# Head Line - St Lawrence Seaway



## Irvingman

I beleive there is a 3 minute clip from this BBC programme on Ship Nostalgia TV, however I found the full 26minute episode on U Tube.

https://www.youtube.com/watch?v=3bNMQJHV0W0

Shows the Carrigan Head leaving Belfast and arriving in the St Lawrence to be first vessel into the Seaway in 1967. 
They obviously had advance notice of the cameras coming on board as they all appear to be wearing shiney new braid (Jester)


----------



## Engine Serang

Absolutely fantastic. Watching this film brought back memories of seeing it in our kitchen in 1967. It was one of the many reasons I decided to go to sea, 48 years ago. The scene where they picked up the Canadian radio station was particularly evocative of the era and confirmed what the two lads next door told me about their time with Head Line. Many thanks.


----------



## Irvingman

Glad you enjoyed it. Were you able to identify what the cook was stirring up in that saucepan? (EEK)


----------



## Lanzabry

Irvingman, A really enjoyable and nostalgic film of a bygone era. Made better, as I believe the Nav/App-Cadet featured was a Michael Swann and we were part of the intake at the School of Navigation,Blythe Street,Belfast in 1962/63. Many thanks for the link. 
Joe


----------



## TOM ALEXANDER

I was an apprentice on the Pinemore in 1959 -- not the first, but one of the first deep sea ships up the St.Lawrence Seaway when it first opened. There was a TV camera crew aboard filming the trip. Apparently I got a lot of footage in the final product. I was told that by the personnel manager at Furness Withy on Leadenhall Street, and commended for the part I played. Never did get to see that film though. Oh! Well. Again, thanks for the memories. (Thumb)


----------



## Jim Harris

Memories, memories.... many thanks for taking me back in time, Irvingman. Great movie.


----------



## Engine Serang

Irvingman, it was beef and guinness stew.
Or perhaps that stuff you rub on wire ropes to stop them rusting.


----------



## Irvingman

Glad it's stirring up some good memories, I particularly liked the radio in the saloon telling us that it had been a quiet night in St John's with only 9 arrests!
Having been there a few times I can just picture the evening (Jester)
John


----------



## Jim Harris

Any more similar 'gems' in the library, John?


----------



## Ron Stringer

I did sail on one of those ships in the film, _Cairngowan_, but it was December and we only went as far as Montreal. Pity, because the Great Lakes run as shown seemed a doddle for the R/O, since all the calls were made on the bridge Gannet/Guardian R/T - no involvement of the radio room at all. Feet up for Sparks between Montreal and Montreal. (Jester)


----------



## Oceanspanner

Ron Stringer said:


> I did sail on one of those ships in the film, _Cairngowan_, but it was December and we only went as far as Montreal. Pity, because the Great Lakes run as shown seemed a doddle for the R/O, since all the calls were made on the bridge Gannet/Guardian R/T - no involvement of the radio room at all. Feet up for Sparks between Montreal and Montreal. (Jester)

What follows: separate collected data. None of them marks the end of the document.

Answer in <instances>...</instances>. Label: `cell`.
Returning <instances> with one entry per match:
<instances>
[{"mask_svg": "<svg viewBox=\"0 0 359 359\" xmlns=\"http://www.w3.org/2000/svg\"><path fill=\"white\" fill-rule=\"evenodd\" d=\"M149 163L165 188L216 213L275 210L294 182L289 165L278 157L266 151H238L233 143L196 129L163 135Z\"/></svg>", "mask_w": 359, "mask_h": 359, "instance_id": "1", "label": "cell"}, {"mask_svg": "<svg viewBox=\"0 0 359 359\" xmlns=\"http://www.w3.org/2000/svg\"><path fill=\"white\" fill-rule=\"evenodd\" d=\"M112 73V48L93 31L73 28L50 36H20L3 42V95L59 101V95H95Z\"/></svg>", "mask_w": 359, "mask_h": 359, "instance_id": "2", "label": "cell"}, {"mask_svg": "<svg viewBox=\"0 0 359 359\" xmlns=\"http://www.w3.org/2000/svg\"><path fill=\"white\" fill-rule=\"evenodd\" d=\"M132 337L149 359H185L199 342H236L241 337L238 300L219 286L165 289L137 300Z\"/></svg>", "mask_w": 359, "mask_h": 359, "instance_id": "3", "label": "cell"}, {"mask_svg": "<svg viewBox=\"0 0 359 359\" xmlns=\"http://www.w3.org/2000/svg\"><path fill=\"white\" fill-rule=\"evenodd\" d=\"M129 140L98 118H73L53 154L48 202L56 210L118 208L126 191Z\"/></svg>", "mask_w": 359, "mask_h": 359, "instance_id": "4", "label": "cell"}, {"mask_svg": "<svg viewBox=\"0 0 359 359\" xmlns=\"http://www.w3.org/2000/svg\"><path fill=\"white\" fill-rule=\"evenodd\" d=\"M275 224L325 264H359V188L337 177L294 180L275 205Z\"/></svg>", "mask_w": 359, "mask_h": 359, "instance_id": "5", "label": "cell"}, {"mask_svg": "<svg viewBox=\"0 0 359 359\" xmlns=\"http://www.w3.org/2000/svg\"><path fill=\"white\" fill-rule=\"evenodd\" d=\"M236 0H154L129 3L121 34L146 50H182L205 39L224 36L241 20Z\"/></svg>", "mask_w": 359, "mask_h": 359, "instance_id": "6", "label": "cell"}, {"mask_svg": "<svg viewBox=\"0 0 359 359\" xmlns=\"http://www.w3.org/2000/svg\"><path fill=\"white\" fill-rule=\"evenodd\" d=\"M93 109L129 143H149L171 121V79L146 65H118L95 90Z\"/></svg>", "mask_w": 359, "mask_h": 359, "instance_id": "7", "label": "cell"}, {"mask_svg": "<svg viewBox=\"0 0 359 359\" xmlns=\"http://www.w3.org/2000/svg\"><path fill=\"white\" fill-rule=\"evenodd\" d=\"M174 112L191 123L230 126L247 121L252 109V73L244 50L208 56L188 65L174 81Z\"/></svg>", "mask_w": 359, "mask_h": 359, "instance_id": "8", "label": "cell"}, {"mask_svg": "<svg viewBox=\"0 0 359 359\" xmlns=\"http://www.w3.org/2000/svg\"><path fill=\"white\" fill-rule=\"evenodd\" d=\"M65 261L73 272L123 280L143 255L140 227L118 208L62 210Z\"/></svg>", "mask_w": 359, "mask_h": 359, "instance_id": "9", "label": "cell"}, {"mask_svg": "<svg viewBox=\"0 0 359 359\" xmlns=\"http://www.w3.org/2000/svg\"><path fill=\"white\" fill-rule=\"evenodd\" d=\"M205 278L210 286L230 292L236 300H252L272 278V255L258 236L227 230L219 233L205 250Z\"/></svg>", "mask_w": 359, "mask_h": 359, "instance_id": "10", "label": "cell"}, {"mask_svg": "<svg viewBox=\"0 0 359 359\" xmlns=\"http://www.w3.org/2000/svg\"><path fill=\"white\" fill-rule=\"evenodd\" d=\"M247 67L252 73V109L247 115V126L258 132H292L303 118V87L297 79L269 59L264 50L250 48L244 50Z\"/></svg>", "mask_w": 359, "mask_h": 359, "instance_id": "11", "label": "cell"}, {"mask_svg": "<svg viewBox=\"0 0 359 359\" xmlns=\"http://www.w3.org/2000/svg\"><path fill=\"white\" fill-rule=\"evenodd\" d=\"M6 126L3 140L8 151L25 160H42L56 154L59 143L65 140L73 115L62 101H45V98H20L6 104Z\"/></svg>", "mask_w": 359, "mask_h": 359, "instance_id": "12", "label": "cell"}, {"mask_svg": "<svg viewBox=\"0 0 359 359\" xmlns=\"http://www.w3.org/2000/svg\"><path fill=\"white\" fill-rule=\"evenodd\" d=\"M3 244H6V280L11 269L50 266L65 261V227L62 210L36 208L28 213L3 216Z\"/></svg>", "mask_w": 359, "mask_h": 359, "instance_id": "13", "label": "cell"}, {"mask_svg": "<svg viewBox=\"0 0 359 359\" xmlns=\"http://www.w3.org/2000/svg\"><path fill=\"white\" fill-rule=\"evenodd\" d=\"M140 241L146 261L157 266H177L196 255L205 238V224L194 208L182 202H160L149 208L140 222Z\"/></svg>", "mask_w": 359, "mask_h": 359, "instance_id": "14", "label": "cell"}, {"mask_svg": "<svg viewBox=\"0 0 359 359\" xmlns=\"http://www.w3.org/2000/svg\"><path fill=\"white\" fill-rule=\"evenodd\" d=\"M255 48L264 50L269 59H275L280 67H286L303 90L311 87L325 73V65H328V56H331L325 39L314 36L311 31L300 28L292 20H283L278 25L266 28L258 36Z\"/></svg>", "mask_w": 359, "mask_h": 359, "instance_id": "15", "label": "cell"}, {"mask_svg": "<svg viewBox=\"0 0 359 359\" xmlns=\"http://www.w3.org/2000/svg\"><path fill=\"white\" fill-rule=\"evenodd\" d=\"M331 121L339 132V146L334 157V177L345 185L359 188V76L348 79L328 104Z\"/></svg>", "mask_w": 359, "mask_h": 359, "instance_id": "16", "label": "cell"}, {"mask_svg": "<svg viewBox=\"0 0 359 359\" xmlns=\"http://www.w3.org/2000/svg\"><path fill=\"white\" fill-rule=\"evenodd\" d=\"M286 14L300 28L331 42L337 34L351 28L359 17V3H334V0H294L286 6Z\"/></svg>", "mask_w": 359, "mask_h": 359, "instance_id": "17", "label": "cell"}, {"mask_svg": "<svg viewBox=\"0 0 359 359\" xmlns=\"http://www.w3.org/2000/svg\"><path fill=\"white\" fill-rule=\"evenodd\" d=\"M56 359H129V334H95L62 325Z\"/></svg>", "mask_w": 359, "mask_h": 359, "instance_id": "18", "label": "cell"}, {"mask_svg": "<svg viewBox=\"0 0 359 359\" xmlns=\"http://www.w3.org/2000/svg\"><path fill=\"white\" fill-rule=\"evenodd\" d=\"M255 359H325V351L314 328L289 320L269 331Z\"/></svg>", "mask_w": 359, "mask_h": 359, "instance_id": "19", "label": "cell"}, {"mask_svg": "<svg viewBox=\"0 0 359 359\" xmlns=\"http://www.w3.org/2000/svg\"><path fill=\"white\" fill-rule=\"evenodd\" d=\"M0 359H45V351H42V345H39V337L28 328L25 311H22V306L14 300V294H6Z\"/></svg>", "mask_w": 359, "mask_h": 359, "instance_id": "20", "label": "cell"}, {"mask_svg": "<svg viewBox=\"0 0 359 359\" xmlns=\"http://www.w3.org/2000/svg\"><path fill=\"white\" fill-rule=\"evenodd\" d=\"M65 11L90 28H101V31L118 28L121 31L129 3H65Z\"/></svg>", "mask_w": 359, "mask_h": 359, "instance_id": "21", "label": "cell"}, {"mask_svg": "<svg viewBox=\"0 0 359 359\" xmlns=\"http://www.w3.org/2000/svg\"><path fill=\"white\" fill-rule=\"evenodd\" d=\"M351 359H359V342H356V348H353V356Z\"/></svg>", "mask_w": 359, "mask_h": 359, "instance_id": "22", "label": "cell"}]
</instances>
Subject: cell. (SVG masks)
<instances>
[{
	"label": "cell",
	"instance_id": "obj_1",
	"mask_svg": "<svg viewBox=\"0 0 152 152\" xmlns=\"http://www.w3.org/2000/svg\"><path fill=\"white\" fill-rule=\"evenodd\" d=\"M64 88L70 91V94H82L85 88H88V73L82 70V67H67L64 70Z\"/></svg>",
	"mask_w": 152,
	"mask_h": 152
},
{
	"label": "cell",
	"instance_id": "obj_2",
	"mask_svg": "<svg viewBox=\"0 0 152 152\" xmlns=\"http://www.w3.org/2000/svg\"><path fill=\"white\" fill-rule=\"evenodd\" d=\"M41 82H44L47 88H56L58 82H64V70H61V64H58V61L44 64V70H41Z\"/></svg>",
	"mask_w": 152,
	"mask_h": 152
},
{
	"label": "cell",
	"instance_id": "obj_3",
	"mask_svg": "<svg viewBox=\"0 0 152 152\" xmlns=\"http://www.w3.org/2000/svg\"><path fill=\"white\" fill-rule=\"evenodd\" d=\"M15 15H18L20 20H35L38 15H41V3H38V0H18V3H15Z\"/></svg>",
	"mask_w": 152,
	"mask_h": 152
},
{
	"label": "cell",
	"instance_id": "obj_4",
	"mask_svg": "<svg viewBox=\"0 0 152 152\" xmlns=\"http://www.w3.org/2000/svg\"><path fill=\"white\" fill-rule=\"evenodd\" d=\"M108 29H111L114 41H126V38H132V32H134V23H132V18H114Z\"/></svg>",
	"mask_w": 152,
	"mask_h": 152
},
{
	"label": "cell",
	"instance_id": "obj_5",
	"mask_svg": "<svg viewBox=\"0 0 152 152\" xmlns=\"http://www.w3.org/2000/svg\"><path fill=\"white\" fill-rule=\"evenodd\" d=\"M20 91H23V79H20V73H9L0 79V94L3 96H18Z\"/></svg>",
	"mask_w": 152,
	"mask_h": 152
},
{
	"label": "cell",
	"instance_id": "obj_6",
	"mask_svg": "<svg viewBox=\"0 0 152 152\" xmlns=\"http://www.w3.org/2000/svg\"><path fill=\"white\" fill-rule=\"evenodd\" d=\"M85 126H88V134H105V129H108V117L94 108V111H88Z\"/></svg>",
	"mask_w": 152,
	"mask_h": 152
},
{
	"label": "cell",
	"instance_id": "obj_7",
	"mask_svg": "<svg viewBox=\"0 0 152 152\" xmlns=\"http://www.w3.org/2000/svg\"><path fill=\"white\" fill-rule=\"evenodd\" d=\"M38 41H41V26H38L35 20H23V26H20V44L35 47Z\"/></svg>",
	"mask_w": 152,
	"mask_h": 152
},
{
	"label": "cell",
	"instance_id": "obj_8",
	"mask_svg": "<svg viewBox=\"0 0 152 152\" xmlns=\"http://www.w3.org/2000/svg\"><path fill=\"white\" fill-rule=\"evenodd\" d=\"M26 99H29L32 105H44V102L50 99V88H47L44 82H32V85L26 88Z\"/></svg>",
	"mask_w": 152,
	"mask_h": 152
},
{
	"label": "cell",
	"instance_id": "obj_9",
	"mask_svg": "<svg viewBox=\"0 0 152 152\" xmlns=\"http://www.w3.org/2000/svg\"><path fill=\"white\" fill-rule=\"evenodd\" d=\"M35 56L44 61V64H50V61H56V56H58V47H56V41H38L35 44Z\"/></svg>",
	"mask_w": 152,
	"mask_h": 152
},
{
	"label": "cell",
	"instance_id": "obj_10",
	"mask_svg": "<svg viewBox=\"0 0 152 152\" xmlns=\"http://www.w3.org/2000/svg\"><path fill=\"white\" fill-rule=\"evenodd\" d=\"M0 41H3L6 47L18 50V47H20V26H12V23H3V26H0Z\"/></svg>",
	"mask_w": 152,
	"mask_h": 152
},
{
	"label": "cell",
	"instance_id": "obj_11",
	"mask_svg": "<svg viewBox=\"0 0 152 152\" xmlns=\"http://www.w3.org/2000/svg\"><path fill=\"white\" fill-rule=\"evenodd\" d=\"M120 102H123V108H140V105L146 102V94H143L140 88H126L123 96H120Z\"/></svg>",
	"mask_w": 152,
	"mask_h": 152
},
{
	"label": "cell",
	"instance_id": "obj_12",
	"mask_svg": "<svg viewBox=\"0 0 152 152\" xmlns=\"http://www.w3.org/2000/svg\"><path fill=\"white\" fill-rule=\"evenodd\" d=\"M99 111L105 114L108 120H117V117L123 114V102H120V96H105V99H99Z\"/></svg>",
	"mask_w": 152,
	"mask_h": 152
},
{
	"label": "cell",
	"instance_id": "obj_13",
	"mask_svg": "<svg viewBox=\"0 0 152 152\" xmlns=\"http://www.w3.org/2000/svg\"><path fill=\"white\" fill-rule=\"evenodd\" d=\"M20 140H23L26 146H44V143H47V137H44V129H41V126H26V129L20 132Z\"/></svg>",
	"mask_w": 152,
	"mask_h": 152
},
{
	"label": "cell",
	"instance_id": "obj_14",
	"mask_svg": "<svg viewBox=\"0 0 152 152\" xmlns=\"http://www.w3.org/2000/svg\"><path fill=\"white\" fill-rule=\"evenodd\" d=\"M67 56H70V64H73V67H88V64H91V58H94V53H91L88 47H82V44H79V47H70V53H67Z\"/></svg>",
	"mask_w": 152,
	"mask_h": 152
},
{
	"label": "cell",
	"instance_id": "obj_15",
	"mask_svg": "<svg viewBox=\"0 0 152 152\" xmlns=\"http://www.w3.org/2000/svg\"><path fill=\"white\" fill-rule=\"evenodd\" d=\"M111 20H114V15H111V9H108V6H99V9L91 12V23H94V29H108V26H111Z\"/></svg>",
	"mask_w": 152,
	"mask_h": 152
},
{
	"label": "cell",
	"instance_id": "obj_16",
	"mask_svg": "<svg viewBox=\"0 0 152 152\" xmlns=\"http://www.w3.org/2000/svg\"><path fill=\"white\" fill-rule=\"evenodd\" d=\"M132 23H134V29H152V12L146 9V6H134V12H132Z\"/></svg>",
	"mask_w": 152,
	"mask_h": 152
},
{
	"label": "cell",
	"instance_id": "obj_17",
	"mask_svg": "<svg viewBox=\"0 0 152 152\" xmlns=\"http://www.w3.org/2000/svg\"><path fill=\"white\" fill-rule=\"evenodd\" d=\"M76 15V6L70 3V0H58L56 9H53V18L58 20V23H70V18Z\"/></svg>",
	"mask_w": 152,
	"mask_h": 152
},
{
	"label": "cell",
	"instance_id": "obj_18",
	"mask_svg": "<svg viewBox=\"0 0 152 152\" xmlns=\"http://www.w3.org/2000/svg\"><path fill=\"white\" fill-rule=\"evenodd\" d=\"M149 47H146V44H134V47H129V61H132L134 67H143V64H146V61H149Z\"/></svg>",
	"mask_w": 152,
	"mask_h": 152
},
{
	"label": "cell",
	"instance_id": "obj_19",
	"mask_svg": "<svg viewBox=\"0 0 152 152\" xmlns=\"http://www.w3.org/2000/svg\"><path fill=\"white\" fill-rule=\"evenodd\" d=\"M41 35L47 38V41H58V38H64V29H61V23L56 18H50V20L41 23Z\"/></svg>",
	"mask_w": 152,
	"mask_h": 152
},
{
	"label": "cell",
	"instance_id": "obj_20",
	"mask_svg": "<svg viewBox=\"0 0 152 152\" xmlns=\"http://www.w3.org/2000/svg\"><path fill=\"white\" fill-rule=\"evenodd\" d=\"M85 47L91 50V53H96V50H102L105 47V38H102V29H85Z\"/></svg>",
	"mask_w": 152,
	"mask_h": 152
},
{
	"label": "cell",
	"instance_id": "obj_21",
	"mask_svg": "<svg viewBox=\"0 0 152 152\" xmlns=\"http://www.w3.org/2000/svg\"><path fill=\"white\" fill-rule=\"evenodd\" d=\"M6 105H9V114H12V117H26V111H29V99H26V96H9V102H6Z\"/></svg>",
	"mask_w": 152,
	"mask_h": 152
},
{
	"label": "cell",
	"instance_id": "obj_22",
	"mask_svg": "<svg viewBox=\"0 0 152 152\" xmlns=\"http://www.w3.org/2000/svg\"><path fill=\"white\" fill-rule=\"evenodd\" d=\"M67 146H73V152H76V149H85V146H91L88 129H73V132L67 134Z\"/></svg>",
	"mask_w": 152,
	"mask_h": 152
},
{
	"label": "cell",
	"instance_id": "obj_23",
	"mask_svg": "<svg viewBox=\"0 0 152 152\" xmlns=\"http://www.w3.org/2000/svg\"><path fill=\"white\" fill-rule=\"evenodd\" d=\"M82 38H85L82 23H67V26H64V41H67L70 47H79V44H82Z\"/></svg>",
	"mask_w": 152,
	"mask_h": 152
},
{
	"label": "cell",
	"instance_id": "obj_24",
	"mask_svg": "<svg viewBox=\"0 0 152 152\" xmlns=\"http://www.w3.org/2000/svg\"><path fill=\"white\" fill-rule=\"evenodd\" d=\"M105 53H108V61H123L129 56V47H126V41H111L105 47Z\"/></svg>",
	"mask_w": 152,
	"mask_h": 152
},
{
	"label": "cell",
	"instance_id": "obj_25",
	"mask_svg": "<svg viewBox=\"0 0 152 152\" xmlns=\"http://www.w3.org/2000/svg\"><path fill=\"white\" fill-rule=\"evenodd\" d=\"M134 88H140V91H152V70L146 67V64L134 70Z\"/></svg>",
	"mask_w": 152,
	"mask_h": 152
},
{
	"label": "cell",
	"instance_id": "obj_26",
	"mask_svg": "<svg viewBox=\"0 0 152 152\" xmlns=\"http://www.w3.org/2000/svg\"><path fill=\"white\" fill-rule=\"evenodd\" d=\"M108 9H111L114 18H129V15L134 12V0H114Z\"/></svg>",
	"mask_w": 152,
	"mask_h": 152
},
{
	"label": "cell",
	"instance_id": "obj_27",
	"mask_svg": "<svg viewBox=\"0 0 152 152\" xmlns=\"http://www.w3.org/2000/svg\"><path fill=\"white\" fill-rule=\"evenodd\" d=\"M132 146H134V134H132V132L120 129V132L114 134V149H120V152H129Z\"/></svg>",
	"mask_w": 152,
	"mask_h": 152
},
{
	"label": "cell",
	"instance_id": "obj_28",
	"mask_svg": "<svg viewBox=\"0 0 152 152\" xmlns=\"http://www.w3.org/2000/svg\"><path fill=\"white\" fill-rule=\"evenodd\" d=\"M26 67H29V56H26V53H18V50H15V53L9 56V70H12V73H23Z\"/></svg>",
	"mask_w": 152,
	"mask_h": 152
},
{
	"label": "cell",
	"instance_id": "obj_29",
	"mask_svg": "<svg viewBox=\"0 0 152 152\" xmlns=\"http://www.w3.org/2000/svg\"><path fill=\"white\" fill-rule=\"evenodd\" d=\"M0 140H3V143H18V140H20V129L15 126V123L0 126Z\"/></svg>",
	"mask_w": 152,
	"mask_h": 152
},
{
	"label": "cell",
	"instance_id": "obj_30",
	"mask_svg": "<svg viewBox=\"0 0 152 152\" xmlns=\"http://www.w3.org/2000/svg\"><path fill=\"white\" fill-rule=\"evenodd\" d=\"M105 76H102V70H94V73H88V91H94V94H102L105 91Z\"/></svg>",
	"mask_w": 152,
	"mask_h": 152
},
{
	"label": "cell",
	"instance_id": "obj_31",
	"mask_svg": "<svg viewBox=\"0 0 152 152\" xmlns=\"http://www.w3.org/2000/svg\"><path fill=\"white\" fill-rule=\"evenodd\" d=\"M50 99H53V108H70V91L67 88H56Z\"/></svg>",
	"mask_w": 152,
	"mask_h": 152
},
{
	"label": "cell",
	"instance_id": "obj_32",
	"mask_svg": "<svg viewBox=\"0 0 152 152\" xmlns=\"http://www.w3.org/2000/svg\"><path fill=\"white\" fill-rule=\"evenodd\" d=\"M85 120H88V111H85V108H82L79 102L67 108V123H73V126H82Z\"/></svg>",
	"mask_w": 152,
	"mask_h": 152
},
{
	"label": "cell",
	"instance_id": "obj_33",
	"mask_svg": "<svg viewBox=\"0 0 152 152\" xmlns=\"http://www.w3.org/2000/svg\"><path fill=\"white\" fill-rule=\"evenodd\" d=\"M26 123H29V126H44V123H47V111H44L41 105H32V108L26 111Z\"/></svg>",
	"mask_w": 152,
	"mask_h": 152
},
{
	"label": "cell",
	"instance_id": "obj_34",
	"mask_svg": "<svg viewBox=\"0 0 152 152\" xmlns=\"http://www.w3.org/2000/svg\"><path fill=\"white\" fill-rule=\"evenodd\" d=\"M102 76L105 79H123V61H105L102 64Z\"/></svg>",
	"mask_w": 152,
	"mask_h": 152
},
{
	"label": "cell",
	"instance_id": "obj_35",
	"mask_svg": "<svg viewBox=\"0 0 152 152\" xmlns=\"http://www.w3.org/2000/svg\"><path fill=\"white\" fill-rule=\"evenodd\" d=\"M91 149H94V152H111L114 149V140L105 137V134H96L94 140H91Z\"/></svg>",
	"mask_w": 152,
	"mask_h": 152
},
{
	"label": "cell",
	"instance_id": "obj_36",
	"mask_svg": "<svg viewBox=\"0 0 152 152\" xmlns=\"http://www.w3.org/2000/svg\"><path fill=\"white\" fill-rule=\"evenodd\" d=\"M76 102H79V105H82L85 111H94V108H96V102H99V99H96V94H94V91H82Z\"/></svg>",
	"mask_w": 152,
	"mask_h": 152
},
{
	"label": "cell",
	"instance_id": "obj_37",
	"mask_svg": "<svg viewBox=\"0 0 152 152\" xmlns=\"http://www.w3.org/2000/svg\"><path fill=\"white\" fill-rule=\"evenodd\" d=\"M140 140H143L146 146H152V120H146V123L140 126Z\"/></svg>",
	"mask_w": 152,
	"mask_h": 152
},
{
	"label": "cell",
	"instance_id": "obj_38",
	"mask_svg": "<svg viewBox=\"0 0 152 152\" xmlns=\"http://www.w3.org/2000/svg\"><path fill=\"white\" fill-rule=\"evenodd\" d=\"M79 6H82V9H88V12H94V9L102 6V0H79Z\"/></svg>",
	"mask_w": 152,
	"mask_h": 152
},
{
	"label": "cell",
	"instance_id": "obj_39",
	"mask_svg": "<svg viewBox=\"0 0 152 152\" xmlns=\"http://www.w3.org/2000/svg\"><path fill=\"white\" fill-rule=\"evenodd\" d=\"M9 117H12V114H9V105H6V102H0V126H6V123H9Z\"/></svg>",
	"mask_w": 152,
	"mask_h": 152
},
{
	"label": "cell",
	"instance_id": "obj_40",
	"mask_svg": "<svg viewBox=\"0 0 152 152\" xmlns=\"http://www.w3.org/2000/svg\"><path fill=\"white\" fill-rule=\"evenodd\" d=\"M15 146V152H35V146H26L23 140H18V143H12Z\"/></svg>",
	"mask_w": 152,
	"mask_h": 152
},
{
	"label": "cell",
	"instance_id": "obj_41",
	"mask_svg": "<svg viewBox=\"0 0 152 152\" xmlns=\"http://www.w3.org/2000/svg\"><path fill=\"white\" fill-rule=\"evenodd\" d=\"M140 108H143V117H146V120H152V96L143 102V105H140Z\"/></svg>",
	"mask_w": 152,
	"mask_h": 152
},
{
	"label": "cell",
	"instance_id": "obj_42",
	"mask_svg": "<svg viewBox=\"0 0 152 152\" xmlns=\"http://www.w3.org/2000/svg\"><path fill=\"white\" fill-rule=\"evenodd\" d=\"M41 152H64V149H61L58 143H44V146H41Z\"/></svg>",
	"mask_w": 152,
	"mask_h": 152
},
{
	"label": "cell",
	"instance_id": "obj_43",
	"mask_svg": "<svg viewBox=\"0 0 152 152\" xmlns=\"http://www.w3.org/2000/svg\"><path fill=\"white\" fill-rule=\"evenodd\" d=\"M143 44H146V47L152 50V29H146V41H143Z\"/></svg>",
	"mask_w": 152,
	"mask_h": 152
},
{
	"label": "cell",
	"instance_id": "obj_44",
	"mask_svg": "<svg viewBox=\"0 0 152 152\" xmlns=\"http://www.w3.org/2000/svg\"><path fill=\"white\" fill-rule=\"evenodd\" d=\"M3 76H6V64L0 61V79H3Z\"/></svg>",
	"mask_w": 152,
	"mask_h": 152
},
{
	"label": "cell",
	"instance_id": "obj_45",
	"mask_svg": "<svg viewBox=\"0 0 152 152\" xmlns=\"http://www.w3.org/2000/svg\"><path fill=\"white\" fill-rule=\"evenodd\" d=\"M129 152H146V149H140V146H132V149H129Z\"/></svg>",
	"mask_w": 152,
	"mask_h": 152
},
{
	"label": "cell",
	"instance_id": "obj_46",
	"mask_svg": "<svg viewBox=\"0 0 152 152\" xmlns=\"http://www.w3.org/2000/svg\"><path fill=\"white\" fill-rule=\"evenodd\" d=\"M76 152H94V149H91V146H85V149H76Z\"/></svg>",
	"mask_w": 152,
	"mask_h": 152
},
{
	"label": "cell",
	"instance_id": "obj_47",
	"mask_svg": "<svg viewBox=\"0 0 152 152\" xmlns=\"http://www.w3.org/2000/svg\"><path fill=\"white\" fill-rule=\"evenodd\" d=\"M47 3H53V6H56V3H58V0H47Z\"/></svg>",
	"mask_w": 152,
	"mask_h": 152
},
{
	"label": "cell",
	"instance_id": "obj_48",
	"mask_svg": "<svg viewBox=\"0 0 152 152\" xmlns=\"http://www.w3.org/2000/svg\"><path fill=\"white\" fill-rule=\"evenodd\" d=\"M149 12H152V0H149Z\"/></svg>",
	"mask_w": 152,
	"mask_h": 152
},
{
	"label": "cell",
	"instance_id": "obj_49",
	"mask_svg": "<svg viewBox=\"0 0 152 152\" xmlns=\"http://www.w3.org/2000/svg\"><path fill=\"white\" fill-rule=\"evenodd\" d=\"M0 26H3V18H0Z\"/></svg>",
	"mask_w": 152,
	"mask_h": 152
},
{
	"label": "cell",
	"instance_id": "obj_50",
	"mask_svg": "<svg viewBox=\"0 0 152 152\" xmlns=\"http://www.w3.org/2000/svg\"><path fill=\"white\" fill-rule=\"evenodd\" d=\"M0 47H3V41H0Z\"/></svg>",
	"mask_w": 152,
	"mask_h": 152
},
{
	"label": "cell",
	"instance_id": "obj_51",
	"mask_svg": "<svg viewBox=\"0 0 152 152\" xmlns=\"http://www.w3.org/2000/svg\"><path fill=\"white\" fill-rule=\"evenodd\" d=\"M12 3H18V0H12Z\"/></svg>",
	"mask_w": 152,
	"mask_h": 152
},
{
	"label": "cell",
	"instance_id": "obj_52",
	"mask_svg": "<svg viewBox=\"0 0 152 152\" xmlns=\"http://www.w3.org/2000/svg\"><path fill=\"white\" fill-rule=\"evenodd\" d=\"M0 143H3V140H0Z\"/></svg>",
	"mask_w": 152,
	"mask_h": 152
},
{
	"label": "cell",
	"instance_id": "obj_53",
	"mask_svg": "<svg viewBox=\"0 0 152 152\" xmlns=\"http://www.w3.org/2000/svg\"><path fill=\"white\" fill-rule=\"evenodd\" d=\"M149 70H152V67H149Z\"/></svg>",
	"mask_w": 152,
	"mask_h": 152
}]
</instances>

Not always Ron. Did it on one of Stag Lines finest the Cydonia in 1965. As we had no R/T it wasn't such a dawdle. As I recollect we had to keep a watch on 500 while in the lakes and all traffic was CW. Didn't have radar either and can remember on the way in navigating the Belle Isle Straits in thick fog using DF with a trusty Lodestone. Those were the days


----------



## Irvingman

Ron - The Old Man appeared to be in full control of communications in his dressing gown, so sparks could put his feet up
John


----------



## lakercapt

Missed out all the tough parts and the Welland Canal was not even mentioned!!!
Things changed and there were no bands when I did the opening of the Seaway in 1987 though there was a ceremony at St.Lambert and Snell locks.
Still have the awards I was presented with.


----------



## Barrie Youde

Thank you for posting, Irvingman.

The reminiscence/nostalgia is almost tangible. It is fun to identify which parts are true and spontaneous and which parts are carefully posed.

The Mate when giving instructions to the Bosun for the day's work looked very posed, as per John Wayne, as did the caps worn in the engine-room. But as the entire pupose was to give the best possible impression/presentation of Head Line it is all understandable.

The reference to a thousand tons of whisky (no doubt in open stow, although that was unsaid) is today but a memory.

Repeated thanks,

BY


----------



## Engine Serang

Texaco Overseas Tankship did not encourage officers to wear dressing gowns, it certainly wasn't on the uniform list. Joining and Paying-Off in your home port has a lot of advantages.
Just because you discharge a thousand tons of whiskey does not mean you loaded a thousand tons of whiskey, hic.


----------